I receive every assistance here, except from some of the speculators, who endeavor to secure materials that the Government must have. The first operation I can fix upon them I shall publish their names to the community.
I am inclined to think that the attack on this coast will be on Mobile from East Pascagoula by land, with as strong demonstration by water. Is that city defended by entrenchments on the land side?
Respectfully, your obedient servant,
O'BANNONVILLE, October 31, 1861.
General S. COOPER,
Does my command include General Walker's brigade at Huntsville? In an emergency I might use a part of it with the arms of my sick and wounded. The measles at Mobile has disabled many.

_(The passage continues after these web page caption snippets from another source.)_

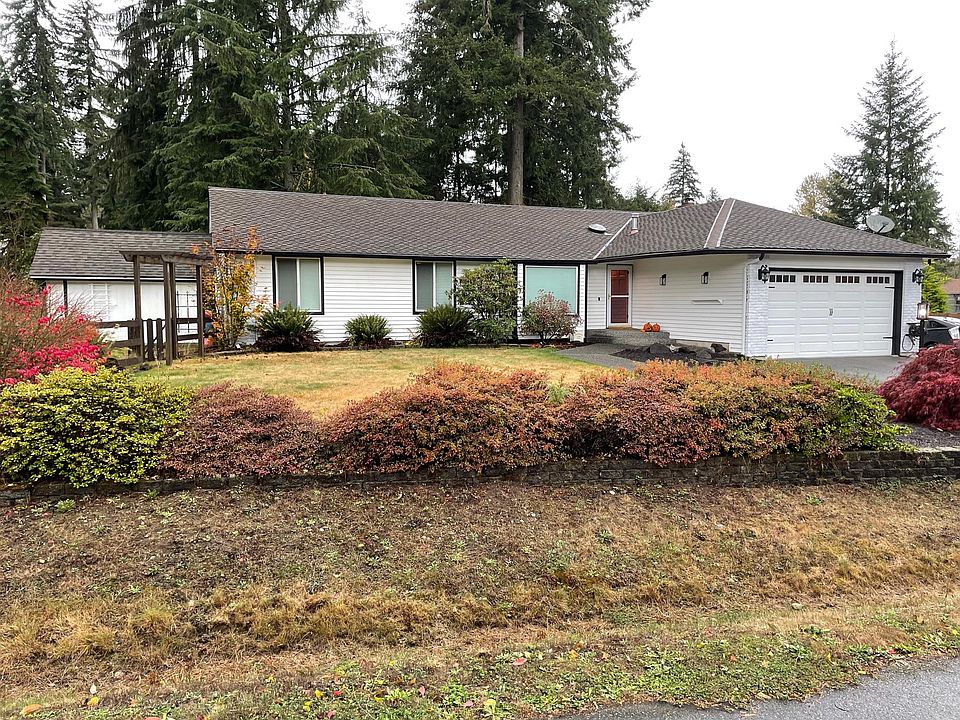 1st image of 21110 107th Ave SE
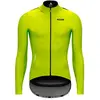 Etxeondo Veste Umea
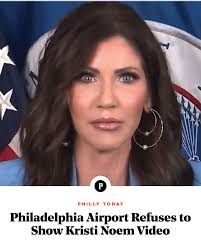 Architecture firm Fury Design remade this modernist house — initially  designed by mid-century architect Louis Sauer in the 1970s — enlarging it  and creating dramatic new spaces for everyday living. The bright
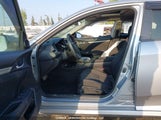 Honda Civic Ex 4Dr 2HGFC2F80HH022793 снимка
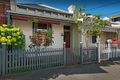 Property photo of 80 Best Street Fitzroy North VIC 3068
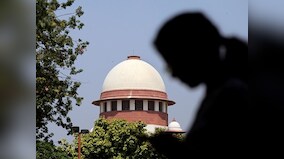 Govt takes 127 days, Collegium 119 days to deal with recommendations for appointment of judges, Centre tells SC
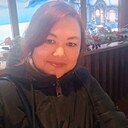 Знакомства: Olga, 50 лет, Москва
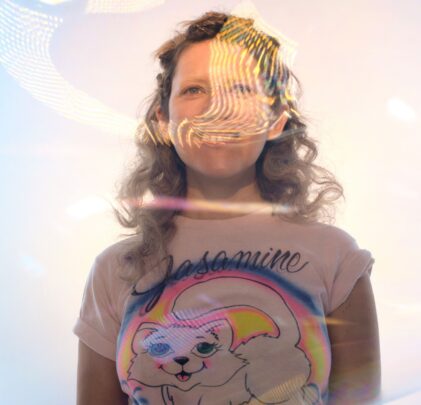 No Joy anuncia nuevo álbum, 'Motherhood'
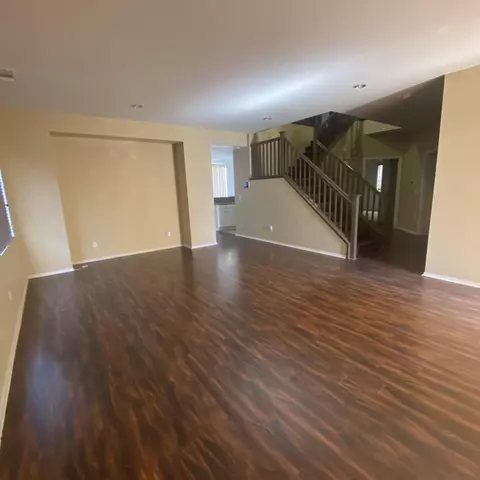 1643 E Ave J 4, Lancaster, CA 93535 photo 6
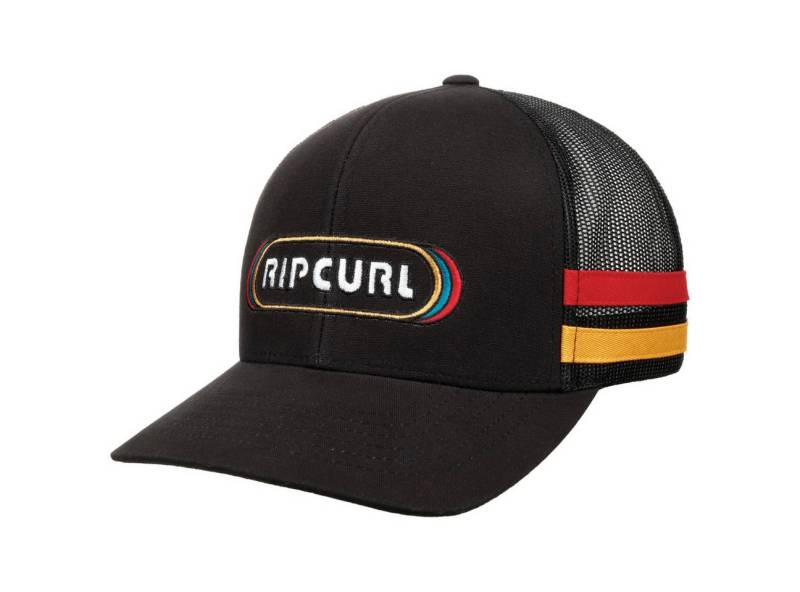 Rip Curl Trucker Cap von Rip Curl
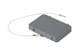 Molex 93601-4213
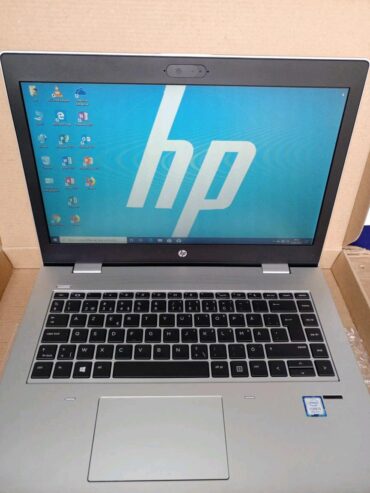 HP-PROBOOK-G4-16512-6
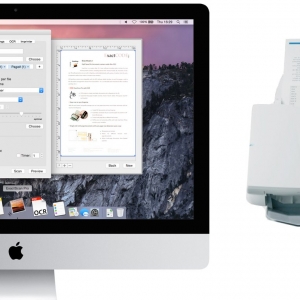 ExactScan Pro for mac 2.59 – mac下最专业的扫描软件 最新绿化版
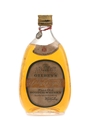 Gilbey's Spey Royal Bottled 1950s 75cl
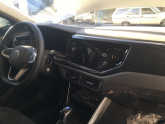 Oto Çıkma Parça / Volkswagen / Polo / Göğüslük & Torpido / Gösterge Paneli / Çıkma Parça 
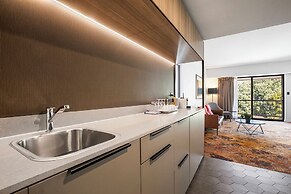 Crowne Plaza Alice Springs Lasseters by IHG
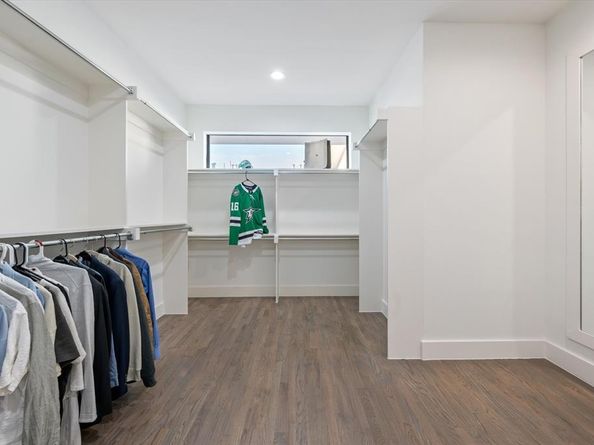 1848  Euclid Avenue  104, Dallas Texas 75206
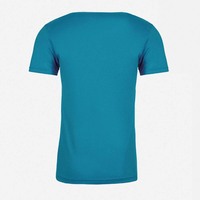 T-shirts pour hommes de qualité supérieure, doux et ajustés, décontractés et élégants, tailles S à 4XL, 50% coton, 50% polyester, dernier design, qualité de luxe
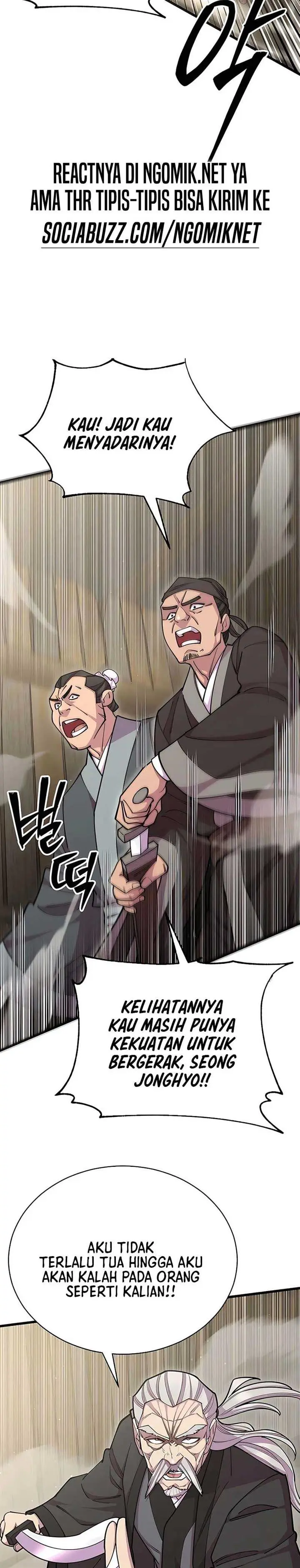 image-komik-worlds-greatest-senior-disciple-chapter-76-16/44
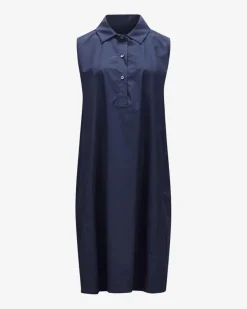 Dora Hemdblusenkleid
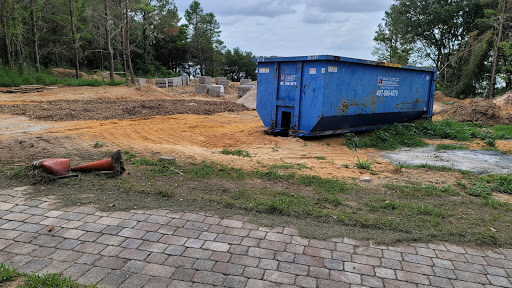 Country Club «Bella Collina Events», reviews and photos, 15920 County Rd 455, Montverde, FL 34756, USA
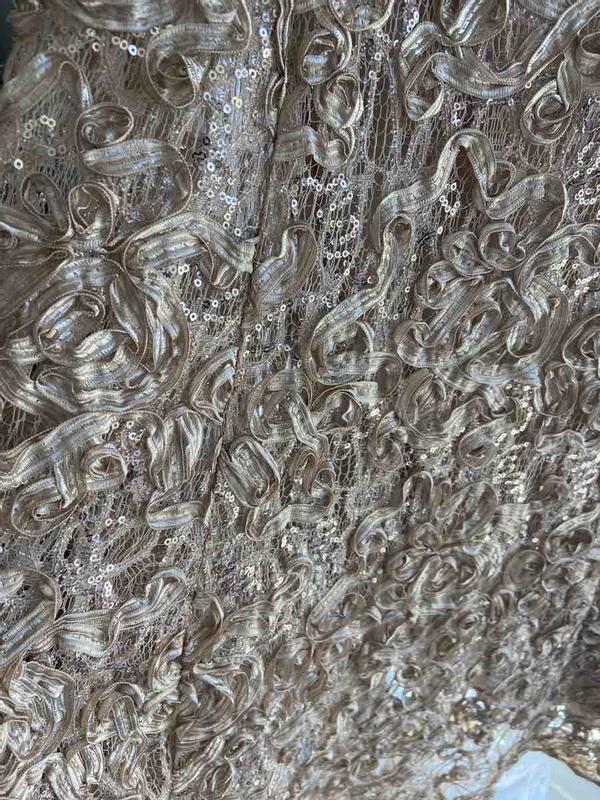 Review Thumbnail Image 2 232897498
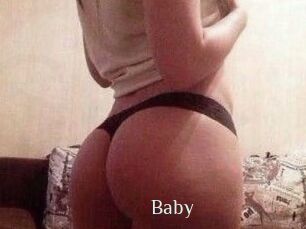 Baby_Brunette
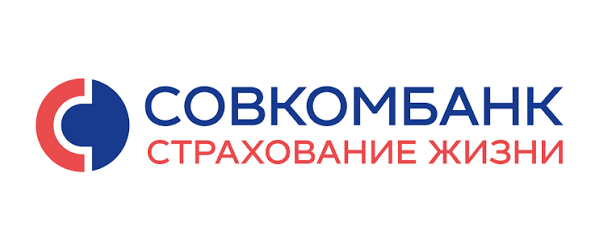 АО Совкомбанк страхование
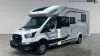 BENIMAR TESSORO TESSORO 495 UP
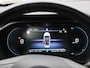 MG MG5 Electric Long Range Luxury 61 kWh | Navigatie | Climate Control | Camera | LED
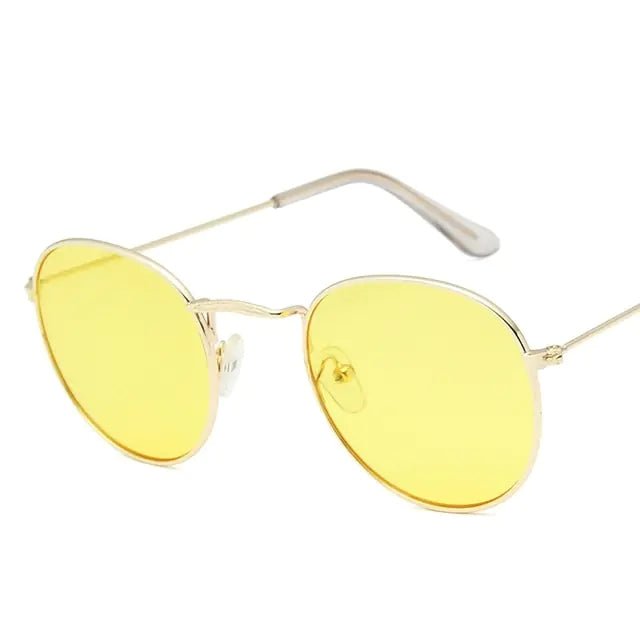 Designer Rays UV400 Sunglasses - ItemBear.com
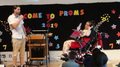 DSC00261.JPG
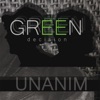 UNANIM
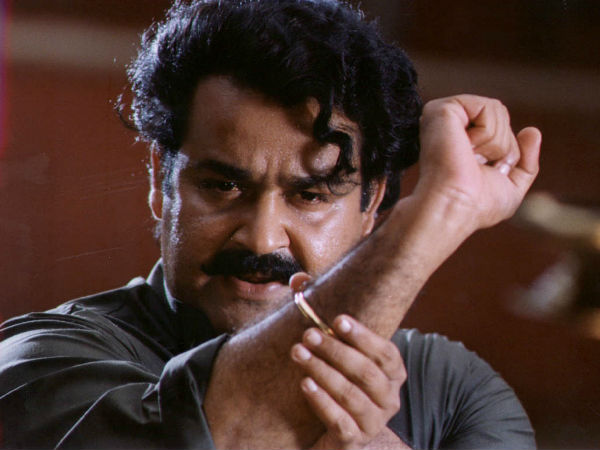 State Level Boxing Champion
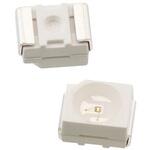 150141VS73100 Wurth Elektronik LED， 緑， 表面実装， 3528， 150141VS73100 WURTH ELEKTRONIK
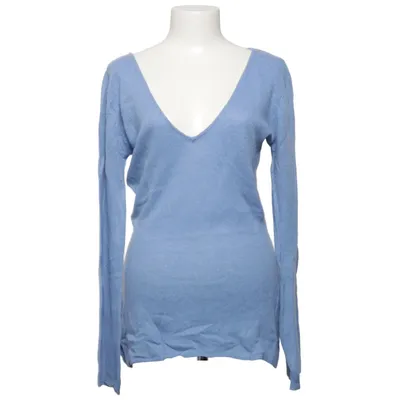 Trui (Blauw) van CF Kasjmier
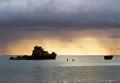 Lord Howe Island_20061212_136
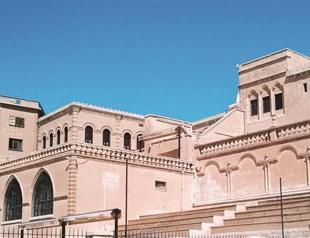 Will Syriac villages be renamed with package, NGO asks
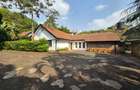 4 Bed House with En Suite at Off Peponi Rd - 1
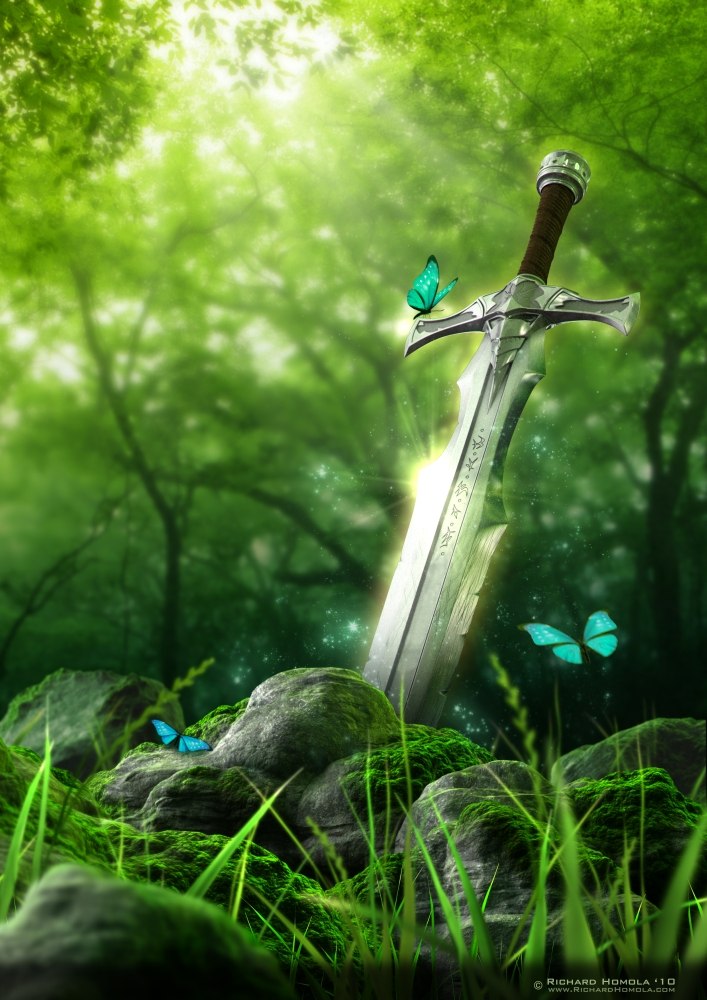 Микола Кирпичников | Краснодар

RICHMOND, October 31, 1861.
You are authorized to take two of the Alabama regiments from Huntsville, to be armed with the spare arms at Mobile and Pensacola. If the expedition should make its attack elsewhere you must not expect to retain them with you.
J. P. BENJAMIN,
Acting Secretary of War.
BOWLING GREEN, October 31, 1861.
J. P. BENJAMIN:
By special messenger General Lovell writes from New Orleans, October 24:
There is na absolute, immediate necessity for powder or saltpeter for the defense of New Orleans, and the ordnance officer at Nashville reports 15 or 20 tons of saltpeter at each of the mills, and 20 tons on the way from Georgia; also, 1,500 pounds of cannot powder on hand now, being prepared for General Zollicoffer. Twenty-four hundred pounds will yet be required by General Polk from the first manufactured. Great as seems the pressure at New Orleans, I don not feel authorized to make demands on the ordnance department at Nashville except for the wants of my own department, and therefore give you information of the call and the supply.
The messenger of General Lovell is waiting, and I wish for instructions. Can the 20 tons of saltpeter from Georgia expected be sent to New Orleans?